Publication Date

Spring 5-14-2010

Committee Members

Dr. Jack Ahern, Landscape Architecture and Regional Planning Dept Peter Kumble, Landscape Architecture and Regional Planning Dept

Abstract

The expansions of the transportation and roadway have made many cities in the United States having the interstates or highways cut through the city center. Springfield’s North End is one of them. The Interstate highway I-91 from Chicopee to South Spring has separated three North End neighborhoods into two sides; Liberty Height, Memorial Square, and Brightwood. The separation has not only changed community relation but also created many dramatic problems and consequences to the neighborhoods such as having disconnected access to the Connecticut River or the Van Horn Park, creating some pollution in water, air, sound, and other health issues. More than 20 year after the expansion that the separation still cannot be fixed and problems still go on. As landscape architect, we see the above constraint of the highway as an opportunity. Having the highways also create many left over spaces along or underneath them. The Interstate I-91 has four lanes road, raised up 20 feet of the ground, and left the undeveloped area roughly around 100 feet on each side of the road.

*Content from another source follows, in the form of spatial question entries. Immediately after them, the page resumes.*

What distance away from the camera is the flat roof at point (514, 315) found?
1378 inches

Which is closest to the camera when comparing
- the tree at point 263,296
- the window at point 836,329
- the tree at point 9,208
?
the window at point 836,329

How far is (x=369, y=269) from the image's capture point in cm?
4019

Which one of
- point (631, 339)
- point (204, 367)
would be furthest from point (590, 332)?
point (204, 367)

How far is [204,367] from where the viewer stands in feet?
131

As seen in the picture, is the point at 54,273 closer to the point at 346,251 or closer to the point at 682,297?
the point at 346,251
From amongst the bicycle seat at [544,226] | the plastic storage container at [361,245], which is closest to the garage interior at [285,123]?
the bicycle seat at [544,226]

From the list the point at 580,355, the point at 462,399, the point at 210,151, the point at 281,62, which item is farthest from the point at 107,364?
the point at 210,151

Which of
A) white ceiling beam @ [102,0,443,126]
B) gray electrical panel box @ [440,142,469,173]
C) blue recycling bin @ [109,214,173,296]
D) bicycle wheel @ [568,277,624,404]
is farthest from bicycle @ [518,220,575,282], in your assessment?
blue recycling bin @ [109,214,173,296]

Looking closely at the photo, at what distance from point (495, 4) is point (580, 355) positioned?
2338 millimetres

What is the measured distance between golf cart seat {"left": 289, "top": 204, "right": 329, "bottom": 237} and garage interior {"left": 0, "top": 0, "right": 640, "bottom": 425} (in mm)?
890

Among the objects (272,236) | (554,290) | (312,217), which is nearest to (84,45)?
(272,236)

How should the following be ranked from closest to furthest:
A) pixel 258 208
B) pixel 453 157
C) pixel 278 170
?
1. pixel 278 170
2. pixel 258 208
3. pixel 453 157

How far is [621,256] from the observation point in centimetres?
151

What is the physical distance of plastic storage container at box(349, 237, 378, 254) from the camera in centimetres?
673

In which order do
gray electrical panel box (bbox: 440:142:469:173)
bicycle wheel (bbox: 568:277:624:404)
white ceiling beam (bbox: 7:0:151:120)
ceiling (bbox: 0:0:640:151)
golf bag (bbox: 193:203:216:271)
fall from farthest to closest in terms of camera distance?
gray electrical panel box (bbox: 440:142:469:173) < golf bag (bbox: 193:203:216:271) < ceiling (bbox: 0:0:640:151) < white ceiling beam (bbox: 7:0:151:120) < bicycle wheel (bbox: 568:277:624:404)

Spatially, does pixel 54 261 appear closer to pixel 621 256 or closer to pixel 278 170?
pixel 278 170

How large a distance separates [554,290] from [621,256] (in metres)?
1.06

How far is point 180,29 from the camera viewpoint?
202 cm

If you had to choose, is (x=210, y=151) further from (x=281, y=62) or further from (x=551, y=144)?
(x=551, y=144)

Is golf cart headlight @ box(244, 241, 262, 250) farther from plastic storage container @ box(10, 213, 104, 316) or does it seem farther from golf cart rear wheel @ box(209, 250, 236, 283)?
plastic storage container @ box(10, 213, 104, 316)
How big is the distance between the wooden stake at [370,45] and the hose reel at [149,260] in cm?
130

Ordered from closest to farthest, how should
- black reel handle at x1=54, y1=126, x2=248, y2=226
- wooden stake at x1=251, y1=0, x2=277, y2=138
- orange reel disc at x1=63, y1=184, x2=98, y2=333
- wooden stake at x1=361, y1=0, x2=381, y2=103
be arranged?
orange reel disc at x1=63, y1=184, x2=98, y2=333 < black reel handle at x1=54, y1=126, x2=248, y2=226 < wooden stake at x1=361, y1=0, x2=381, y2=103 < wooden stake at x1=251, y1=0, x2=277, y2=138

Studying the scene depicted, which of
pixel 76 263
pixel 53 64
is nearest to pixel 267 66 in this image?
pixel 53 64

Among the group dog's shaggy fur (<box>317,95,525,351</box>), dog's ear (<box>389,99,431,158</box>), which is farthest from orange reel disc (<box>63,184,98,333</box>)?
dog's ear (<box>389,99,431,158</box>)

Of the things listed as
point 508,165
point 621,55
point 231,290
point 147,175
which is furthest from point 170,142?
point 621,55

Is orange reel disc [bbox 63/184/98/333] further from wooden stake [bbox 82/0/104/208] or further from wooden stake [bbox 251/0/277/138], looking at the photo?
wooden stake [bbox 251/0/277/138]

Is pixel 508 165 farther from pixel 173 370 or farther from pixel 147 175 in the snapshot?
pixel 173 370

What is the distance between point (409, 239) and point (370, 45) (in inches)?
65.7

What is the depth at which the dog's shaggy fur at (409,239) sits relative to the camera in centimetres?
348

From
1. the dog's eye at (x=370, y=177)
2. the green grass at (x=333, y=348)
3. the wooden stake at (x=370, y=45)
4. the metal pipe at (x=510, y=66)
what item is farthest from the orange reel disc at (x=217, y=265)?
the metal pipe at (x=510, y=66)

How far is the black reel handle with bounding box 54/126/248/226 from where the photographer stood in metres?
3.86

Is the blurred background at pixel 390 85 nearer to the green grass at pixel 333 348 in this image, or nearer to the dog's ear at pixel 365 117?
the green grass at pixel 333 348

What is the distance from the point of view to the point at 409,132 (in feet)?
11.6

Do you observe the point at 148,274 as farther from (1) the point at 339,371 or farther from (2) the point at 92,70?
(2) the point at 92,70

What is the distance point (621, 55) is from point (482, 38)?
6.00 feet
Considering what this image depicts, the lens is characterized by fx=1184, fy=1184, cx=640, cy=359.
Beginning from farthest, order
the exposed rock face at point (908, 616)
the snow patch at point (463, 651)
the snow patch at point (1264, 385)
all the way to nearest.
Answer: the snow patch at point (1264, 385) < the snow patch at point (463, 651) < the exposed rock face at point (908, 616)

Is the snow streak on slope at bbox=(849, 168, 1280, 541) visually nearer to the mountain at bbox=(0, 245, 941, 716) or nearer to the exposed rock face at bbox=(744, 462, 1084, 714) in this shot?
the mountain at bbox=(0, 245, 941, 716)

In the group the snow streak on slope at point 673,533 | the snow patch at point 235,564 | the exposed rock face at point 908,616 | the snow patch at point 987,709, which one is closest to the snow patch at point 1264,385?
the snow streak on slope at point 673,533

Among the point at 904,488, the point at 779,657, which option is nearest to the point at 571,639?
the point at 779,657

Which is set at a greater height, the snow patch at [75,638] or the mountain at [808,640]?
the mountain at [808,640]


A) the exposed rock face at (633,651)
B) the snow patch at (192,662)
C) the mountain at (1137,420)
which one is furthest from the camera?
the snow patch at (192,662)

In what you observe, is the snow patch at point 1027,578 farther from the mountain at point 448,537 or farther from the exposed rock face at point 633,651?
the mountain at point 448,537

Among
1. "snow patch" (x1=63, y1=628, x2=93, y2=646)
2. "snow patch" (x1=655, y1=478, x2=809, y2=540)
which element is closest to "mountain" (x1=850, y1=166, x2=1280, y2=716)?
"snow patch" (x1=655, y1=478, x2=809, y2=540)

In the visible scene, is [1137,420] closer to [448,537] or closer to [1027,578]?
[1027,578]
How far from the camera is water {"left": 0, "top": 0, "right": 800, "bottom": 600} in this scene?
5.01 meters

The idea is to turn the negative space (highway leftover area) into the positive living system (four co-ecological systems). Using the landscape urbanism concept as a lens (or medium) seeing the big scale solution for the unseen, unsolved problems, and developing the ecological process to utilize those areas.

That brings to an introduction of the sustainable system, the Four Co-Ecological system in process over time, based on the understanding the Springfield North End existing conditions and problems, and Landscape Urbanism theory, for solving the problems to the city: 1) A Green Highway: corridor buffer and connection, 2) Hydrological/ Embankment Design and management, 3) Energy Efficiency Zone and Renewable Energy 4) Sustainable Infrastructural Highway Materials.

First, to establish the green corridors along the highway that functions as a buffer from air and sound pollutions from the highway as well as the green space and connection for people in both neighborhoods. Second is to cope with the storm water from highway and the hydrological condition along the highway. Make it cleaner naturally using such as anaerobic digestion before piping to the river. Third, wind, sun, and tides are three resources within the closed proximity to the highway that will be able to use for producing some energies to subsidies the cost of energy. Bringing in the local sustainable materials for maintenances and construction, like some recycled industrial goods, utilizing the highway on all sides, or growing the vertical plants or gardens. All four integrated system working as a single machine unit processing in a circle over time for the future single social-culture of the North End neighborhood.

Based on the 497A urban design studio as the fundamental information and guide line to understand the overall areas and data, other case studies, studio projects, and scholar sources. The research scope will look at the cities with the similar problems around the world for applicable solutions, programs, and designs. The goal is to use the landscape urbanism as a framework to establish a system for dealing with the large scale design challenge, find more capable system of organizing the highway city, enhance the urban user experience, and solve the air, sound, and water pollution issues. The research result should remind of how the road construction development had created the strong conflicts with the neighborhoods, provide the better understanding the design ideas of the problem approaching for this type of urban problem, and use for the future department research.